Fulfilling the dream of owning a business can be a difficult journey, but some entrepreneurs face more challenges than others. With perseverance and a supportive SCORE mentor, military veteran Al Kroell and his wife Christy found their path to success.

While serving in the Navy, Al Kroell suffered an accident leaving him with a severe disability. He lost the use of his hands and the military deemed him unemployable – his 20 year career was suddenly over. A few years later, his wife Christy also became disabled after a car accident. The couple struggled with finances and needed a plan desperately.

Through the hardships, Al found comfort in his hobby of scroll saw woodworking. He especially enjoyed making plaques for military friends. Then it hit him – why not turn his hobby into a business?

In order to fulfill orders on a large scale, Al needed a robotic laser engraving machine. Unfortunately, it cost thousands of dollars. The Kroells couldn’t get loans because their tax-exempt disability pay was not considered earned income.

Al exhausted military channels for help starting a business but multiple efforts led nowhere. Fellow military personnel directed him to the U.S. Small Business Administration (SBA) and SCORE. Al walked into the SBA office and met Peter Fong, his SCORE mentor and soon-to-be biggest advocate.

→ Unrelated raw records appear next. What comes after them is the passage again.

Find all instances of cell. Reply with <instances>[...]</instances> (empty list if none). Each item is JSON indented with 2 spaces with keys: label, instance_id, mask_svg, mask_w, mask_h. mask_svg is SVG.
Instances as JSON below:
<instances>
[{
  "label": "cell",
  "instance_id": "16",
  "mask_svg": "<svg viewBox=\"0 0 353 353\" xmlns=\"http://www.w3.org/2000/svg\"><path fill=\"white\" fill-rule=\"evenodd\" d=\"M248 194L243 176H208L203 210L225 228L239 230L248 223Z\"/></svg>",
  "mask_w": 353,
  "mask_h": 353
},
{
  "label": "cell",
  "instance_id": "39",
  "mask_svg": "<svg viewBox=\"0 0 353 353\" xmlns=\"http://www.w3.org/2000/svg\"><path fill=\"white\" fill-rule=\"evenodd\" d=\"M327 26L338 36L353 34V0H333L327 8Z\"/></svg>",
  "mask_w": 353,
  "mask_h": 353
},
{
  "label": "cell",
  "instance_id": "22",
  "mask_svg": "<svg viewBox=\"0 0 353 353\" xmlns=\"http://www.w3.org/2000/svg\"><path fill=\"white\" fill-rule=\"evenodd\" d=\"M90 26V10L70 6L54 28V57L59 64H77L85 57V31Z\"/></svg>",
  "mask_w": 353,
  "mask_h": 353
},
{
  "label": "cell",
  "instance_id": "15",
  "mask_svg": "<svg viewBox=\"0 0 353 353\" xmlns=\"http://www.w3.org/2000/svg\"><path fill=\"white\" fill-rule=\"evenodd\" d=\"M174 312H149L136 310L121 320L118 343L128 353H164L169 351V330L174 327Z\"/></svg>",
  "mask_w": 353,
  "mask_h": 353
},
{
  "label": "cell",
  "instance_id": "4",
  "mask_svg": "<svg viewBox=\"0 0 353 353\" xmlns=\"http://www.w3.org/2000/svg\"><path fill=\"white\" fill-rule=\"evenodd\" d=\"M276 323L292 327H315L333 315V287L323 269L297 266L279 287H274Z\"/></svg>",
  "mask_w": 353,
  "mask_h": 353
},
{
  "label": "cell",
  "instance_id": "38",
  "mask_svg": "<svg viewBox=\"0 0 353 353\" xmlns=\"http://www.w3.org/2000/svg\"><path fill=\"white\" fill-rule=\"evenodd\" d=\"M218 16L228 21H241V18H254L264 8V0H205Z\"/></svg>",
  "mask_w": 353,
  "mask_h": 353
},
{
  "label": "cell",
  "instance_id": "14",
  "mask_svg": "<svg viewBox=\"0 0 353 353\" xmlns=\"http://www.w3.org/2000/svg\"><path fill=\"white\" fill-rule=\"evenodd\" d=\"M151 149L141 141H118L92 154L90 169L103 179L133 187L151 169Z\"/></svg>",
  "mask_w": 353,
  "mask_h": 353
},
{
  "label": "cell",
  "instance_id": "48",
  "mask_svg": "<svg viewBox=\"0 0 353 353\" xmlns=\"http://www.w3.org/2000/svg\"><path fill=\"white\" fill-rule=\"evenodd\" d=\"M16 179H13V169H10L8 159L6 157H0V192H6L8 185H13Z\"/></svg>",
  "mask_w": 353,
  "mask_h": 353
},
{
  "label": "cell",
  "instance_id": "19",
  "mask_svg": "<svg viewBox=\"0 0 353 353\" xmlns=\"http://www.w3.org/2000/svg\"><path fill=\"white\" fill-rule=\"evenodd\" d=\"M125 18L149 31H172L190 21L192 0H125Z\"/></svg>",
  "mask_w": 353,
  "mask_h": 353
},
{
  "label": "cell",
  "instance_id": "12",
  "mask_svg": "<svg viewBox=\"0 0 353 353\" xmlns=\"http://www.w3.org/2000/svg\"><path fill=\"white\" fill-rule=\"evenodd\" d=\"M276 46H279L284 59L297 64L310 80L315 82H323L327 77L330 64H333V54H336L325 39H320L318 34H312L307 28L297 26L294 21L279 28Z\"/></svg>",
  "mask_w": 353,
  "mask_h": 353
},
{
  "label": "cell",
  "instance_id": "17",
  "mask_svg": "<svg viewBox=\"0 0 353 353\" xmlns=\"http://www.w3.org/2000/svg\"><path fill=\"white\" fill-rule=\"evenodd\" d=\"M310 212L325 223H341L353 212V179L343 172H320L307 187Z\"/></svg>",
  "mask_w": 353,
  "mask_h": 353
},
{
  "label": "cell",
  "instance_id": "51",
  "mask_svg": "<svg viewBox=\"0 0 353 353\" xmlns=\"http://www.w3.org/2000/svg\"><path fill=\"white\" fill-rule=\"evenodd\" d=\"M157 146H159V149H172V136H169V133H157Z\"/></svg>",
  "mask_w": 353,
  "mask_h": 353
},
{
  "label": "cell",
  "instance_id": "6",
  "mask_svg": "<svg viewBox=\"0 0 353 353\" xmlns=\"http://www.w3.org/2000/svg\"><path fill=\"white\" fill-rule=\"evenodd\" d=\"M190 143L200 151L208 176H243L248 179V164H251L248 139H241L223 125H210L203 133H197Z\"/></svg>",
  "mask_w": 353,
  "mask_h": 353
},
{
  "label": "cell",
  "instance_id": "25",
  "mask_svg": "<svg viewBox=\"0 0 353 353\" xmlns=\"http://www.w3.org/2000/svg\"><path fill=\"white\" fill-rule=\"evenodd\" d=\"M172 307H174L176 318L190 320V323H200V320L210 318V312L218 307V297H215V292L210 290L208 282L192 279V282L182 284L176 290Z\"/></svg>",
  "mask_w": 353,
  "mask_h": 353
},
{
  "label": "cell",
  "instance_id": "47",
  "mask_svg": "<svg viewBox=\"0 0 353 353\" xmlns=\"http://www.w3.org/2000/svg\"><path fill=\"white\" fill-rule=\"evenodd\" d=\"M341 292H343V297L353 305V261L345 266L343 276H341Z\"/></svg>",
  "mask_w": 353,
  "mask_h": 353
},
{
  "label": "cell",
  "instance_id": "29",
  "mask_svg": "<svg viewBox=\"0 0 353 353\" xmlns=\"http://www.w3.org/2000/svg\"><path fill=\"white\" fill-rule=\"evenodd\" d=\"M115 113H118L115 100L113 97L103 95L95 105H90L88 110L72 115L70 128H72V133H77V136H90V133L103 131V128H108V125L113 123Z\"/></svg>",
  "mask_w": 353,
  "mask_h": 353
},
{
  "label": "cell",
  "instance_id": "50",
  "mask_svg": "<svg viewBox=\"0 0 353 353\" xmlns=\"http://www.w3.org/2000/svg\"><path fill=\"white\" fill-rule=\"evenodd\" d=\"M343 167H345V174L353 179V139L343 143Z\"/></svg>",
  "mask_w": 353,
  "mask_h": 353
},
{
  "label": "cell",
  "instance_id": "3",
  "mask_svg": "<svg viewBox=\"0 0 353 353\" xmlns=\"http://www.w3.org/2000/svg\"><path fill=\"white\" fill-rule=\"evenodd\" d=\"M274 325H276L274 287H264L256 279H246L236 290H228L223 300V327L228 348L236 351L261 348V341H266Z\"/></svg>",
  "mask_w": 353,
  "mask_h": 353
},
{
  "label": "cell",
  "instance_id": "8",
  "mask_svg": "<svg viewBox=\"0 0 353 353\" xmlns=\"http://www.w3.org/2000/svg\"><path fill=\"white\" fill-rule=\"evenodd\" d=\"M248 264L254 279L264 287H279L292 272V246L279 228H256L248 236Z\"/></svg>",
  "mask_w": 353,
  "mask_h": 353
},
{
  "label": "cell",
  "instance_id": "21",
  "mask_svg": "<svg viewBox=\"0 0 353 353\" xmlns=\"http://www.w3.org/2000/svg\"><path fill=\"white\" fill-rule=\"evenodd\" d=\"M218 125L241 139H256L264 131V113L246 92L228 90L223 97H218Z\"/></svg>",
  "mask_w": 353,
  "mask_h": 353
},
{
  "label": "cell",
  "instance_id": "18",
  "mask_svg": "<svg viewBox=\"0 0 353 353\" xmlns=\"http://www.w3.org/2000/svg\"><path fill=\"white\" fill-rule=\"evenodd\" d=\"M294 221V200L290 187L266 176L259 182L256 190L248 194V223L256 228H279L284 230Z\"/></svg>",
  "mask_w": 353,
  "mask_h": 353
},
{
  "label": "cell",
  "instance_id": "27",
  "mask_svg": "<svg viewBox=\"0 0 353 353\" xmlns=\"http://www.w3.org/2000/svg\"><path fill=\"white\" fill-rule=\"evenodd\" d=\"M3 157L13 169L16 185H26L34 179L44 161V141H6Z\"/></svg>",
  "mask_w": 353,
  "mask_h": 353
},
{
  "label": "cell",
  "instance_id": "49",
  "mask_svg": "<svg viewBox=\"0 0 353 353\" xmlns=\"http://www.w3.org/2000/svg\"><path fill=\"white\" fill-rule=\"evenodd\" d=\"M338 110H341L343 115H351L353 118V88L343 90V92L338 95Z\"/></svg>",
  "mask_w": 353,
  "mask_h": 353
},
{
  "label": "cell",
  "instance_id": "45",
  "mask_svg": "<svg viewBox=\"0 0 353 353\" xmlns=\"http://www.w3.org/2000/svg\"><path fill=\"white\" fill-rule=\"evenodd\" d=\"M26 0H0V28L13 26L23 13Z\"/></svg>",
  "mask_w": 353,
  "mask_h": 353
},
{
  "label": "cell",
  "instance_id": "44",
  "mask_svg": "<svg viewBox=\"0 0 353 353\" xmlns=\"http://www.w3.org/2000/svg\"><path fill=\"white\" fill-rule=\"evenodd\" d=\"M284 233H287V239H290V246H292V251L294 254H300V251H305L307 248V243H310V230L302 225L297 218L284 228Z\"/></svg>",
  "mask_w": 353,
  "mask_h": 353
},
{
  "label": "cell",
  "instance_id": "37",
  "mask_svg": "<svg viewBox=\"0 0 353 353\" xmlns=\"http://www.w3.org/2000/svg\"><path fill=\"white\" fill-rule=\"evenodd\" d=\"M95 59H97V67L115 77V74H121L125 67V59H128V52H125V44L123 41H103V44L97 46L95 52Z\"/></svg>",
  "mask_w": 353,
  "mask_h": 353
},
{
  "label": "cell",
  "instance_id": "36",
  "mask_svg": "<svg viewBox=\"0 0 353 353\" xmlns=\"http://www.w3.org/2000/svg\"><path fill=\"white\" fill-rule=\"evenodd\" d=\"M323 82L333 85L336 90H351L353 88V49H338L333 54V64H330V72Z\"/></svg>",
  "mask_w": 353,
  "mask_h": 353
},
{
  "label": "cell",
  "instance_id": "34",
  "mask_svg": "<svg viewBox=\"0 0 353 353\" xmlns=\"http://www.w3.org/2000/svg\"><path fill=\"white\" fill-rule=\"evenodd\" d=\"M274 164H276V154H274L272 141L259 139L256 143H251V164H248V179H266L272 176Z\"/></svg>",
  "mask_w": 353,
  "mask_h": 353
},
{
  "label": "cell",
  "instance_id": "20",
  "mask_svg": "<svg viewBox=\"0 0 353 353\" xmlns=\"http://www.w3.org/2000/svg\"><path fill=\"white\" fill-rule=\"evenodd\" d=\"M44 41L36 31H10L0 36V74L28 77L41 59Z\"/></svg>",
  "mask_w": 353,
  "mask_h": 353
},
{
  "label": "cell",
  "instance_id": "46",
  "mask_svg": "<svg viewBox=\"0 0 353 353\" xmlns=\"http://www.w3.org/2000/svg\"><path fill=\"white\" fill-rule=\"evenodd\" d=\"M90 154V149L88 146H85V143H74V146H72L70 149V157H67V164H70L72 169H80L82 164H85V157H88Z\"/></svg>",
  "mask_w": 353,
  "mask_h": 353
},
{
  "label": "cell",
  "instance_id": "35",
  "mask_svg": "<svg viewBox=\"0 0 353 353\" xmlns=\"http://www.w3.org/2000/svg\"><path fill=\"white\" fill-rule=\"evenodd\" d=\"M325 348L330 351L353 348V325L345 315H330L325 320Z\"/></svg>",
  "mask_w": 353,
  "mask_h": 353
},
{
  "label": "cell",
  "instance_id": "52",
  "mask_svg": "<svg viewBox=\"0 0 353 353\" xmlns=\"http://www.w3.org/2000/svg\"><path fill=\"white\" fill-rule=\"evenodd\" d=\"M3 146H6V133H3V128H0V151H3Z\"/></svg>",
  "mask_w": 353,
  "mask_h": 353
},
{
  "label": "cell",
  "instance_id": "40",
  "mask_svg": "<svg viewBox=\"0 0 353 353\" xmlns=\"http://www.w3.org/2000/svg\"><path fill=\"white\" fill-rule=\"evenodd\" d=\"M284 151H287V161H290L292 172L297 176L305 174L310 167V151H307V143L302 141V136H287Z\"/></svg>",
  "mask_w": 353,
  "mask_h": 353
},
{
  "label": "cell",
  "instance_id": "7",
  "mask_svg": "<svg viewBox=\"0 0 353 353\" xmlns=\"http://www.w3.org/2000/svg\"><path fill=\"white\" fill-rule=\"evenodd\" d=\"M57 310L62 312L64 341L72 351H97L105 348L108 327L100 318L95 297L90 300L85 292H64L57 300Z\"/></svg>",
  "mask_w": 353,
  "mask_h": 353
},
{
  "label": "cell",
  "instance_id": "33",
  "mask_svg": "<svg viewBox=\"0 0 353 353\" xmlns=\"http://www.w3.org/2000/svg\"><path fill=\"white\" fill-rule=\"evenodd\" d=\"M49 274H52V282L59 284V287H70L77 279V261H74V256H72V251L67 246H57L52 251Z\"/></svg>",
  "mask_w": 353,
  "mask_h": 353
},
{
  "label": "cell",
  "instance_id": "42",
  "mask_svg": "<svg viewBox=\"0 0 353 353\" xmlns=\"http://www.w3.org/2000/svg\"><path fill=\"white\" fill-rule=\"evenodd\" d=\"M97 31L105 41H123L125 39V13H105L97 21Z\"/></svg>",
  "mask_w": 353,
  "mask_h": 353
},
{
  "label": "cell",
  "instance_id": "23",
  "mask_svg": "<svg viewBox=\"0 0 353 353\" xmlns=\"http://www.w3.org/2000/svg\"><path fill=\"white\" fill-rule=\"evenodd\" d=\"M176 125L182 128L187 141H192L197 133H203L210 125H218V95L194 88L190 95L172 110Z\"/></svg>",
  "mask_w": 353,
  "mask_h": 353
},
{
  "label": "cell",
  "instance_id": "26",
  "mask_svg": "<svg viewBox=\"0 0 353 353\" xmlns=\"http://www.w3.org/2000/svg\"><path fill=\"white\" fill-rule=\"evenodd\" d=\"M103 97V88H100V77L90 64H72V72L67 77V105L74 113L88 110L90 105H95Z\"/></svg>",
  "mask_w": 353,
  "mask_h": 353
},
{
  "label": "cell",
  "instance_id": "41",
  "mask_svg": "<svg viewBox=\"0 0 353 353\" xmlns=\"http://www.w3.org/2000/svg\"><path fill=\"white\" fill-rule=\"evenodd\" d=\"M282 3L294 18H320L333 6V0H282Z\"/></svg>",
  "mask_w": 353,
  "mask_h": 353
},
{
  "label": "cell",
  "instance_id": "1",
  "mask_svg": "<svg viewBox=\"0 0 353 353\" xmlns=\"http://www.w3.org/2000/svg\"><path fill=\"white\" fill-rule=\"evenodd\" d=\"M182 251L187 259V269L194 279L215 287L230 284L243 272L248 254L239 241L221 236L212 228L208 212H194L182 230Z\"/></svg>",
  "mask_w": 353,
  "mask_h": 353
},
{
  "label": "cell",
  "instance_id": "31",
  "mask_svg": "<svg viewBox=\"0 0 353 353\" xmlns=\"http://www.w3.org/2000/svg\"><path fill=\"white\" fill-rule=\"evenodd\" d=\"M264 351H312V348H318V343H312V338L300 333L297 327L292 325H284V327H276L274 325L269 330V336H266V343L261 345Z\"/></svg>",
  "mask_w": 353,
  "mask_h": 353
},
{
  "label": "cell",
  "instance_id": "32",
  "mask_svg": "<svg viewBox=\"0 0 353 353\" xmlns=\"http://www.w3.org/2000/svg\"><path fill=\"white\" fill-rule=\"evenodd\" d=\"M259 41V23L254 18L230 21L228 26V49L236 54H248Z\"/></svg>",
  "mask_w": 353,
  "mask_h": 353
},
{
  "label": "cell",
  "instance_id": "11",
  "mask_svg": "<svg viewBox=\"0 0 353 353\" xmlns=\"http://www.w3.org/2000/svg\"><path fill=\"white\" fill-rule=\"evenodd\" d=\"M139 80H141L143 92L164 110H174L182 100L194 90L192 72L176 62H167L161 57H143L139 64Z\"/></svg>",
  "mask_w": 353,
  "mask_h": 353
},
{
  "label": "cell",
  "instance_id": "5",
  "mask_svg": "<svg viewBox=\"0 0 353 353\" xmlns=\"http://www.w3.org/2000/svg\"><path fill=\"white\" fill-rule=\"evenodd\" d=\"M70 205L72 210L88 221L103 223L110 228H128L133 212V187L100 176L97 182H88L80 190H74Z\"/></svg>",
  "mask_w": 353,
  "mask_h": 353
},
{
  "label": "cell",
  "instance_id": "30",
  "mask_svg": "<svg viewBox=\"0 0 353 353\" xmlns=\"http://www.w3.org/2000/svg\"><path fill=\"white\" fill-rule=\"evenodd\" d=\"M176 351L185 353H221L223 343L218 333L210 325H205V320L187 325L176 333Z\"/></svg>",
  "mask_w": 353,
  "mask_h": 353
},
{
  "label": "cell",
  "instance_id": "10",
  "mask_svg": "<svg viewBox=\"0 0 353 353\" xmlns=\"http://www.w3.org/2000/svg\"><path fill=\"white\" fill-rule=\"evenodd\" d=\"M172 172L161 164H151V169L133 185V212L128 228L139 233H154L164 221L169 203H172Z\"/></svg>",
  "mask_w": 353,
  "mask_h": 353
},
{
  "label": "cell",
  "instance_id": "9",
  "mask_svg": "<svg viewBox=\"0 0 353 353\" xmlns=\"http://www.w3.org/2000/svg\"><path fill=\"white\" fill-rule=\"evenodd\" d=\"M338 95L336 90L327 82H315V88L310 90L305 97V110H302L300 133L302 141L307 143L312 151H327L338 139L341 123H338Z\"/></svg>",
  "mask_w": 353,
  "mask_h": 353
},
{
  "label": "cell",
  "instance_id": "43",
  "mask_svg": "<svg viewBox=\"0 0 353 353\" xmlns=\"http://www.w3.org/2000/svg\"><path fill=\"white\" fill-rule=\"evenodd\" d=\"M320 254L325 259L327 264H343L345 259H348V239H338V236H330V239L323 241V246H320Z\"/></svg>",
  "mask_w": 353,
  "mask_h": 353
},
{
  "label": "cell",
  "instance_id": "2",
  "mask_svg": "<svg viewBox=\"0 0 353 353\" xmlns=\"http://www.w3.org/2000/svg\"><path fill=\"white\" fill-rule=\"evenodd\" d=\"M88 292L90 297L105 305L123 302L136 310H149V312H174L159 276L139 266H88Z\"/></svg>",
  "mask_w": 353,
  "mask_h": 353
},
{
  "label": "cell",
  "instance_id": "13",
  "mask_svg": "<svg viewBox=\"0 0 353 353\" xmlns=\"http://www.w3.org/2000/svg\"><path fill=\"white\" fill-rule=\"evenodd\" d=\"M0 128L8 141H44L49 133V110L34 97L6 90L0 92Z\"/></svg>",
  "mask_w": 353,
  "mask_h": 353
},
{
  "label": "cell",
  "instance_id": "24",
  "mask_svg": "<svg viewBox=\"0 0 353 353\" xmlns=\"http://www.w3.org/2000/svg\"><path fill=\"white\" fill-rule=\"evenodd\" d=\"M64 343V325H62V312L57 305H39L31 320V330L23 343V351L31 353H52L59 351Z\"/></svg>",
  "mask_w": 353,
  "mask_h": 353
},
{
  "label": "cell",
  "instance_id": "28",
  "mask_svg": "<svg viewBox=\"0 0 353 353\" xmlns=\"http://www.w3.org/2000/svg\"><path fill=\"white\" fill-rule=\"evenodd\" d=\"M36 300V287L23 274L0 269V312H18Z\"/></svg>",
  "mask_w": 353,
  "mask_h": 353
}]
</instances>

SCORE is a nonprofit association dedicated to supporting entrepreneurs and small business owners. As a resource partner of the SBA, SCORE’s network of 11,000 volunteer mentors across the country provides free, confidential business mentoring and education.

Peter guided Al through the necessary steps of starting a business – where he should go and what to do. They worked together to hammer out a solid business plan and submitted it to potential investors and banks. SCORE offered in-person and online workshops and Peter guided Al towards the sessions best suited to his needs. Peter was available anytime – nights, days and weekends – to confer with Al on his progress.

“Peter pushed me along, got me on the ball and told me what I needed to do.  The military doesn’t teach you about marketing or running a business, but my SCORE mentor did,” Al said.